**Excerpt provided**
★ ★ ★
Motivation

Resources are prepared to enable running workflows on the cloud either doing manual interaction with Cromwell, or leveraging GMS to automate interactions through its familiar interface.

Motivation

Switching workflow runs to the cloud are primarily motivated by issues of reliability with the local cluster. Secondary motivations are numerous, ranging from scalability to data-sharing.

When to Use

We're starting with a few known use cases that we believe would benefit from switching to the cloud.

The two use cases we're aiming at first are

ad-hoc workflow kickoff through manual intervention
workflows kicked off through the GMS

Manual Kickoff

For people who want to fiddle with workflows, or otherwise dive into the gears of Cromwell without the burden of the extra GMS abstractions, this is the approach.

For more information on manual interactions, see manual-workflows/README.md

GMS Kickoff

Our primary focus is GMS integration. The goal is to abstract away as much of the cloud as we can, and besides the first-time setup (enabling APIs, creating static resources), ideally make all interactions done identically to current GMS usage.
★ ★ ★
**Task instructions**
**A.** Reproduce the passage of the cloud workflow notes between "Switching workflow runs" and "scalability to data-sharing.", inclusive, word for word.
**B.** According to the cloud workflow notes, what primarily motivates switching workflow runs to the cloud?
**C.** Extend the cloud workflow notes, picking up from their final sentence.
The listing that comes after this point is separate material and is not part of the cloud workflow notes.

**Dataset excerpt**
★ ★ ★
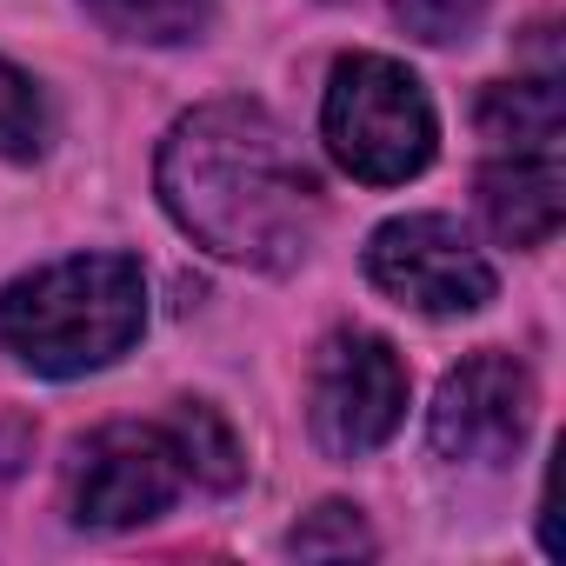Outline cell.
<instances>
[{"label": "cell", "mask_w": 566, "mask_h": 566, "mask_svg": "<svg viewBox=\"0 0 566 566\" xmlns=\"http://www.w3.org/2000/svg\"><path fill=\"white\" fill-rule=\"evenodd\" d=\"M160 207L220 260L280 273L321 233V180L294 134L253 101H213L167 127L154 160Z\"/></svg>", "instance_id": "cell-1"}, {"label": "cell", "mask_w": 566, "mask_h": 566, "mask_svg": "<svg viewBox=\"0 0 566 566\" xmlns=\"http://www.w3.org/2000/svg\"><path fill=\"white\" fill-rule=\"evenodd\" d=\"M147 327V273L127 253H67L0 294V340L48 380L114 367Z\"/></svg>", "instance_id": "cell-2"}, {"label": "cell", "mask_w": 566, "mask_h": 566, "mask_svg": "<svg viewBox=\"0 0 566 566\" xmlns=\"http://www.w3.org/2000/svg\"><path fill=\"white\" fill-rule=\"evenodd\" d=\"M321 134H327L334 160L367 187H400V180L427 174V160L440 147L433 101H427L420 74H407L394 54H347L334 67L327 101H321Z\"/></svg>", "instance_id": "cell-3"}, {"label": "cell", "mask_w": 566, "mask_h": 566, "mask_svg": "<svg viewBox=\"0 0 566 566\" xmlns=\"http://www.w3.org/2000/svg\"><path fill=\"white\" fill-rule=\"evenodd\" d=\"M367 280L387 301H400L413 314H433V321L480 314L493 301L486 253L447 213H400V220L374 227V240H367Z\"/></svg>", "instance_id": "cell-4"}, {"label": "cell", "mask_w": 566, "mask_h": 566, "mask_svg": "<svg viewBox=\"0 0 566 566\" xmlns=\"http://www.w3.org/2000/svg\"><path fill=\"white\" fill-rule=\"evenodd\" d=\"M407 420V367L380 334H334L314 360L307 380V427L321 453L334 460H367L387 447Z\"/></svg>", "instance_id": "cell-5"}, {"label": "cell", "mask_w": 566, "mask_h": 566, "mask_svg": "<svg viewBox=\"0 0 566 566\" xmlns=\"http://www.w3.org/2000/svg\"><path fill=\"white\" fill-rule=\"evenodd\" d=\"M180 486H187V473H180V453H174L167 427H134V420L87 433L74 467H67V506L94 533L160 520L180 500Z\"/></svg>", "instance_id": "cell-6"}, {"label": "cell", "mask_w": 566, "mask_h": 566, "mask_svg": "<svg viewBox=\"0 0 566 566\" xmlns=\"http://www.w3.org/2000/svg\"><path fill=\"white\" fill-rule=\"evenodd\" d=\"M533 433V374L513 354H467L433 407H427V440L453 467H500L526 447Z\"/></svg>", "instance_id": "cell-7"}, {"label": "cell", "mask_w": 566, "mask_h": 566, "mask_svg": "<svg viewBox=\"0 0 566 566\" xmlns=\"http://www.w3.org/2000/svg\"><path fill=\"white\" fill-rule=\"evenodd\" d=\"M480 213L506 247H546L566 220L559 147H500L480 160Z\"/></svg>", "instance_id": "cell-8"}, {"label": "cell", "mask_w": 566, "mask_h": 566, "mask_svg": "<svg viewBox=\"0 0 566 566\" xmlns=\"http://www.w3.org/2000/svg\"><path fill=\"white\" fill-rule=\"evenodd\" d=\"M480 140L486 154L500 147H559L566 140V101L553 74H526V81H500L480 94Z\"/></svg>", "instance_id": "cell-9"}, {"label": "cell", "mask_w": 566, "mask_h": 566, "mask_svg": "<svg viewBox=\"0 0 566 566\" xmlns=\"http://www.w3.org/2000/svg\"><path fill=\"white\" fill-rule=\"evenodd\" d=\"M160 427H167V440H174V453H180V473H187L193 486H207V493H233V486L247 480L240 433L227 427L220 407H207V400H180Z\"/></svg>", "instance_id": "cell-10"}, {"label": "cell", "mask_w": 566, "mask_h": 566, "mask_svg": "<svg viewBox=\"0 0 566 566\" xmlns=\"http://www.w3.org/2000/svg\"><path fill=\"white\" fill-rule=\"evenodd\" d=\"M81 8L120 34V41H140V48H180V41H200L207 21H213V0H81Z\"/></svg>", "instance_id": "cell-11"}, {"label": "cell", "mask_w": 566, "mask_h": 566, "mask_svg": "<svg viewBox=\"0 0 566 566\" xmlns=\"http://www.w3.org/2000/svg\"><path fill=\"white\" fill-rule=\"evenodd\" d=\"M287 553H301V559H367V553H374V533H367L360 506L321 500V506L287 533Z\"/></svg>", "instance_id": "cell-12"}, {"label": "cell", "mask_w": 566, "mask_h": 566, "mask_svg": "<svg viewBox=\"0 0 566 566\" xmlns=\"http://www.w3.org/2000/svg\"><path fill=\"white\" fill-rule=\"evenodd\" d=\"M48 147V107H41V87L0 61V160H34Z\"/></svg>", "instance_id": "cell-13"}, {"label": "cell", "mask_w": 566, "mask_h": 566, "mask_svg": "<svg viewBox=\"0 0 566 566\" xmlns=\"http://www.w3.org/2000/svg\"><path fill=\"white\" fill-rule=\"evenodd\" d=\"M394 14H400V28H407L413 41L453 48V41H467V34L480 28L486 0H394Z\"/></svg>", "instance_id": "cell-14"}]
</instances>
★ ★ ★
**Answer set**
**A.**
Switching workflow runs to the cloud are primarily motivated by issues of reliability with the local cluster. Secondary motivations are numerous, ranging from scalability to data-sharing.

**B.** Issues of reliability with the local cluster.

**C.**
For more information on GMS interaction, see gms/README.md

Some Other Solution

Every solution has things it's good at and things it's not. Again, the primary focus here is GMS integration. If you're in a situation that requires high scalability, mostly meaning highly parallelized workflows, and you don't have need for the benefits that GMS provides, what we have here is probably not your best option.

The Bolton Lab was in a similar situation and this solution consistently ran into reliability issues due to the highly parallelized nature of the workflow. They ended up using Terra with more success, so if you're in that situation I would recommend following their lead.

Shared Helper Scripts

The README for each section includes instructions that go over relevant helper scripts for that section. If you'd like to inspect the helper scripts on their own, the best starting point is scripts/README.md

Docker Image

These scripts are contained within a Docker container image, to they can be used asynchronously with bsub. This container image can be found on dockerhub at mgibio/cloudize-workflow. Using latest is always suggested but semantic versioning will be followed in case prior behavior is needed.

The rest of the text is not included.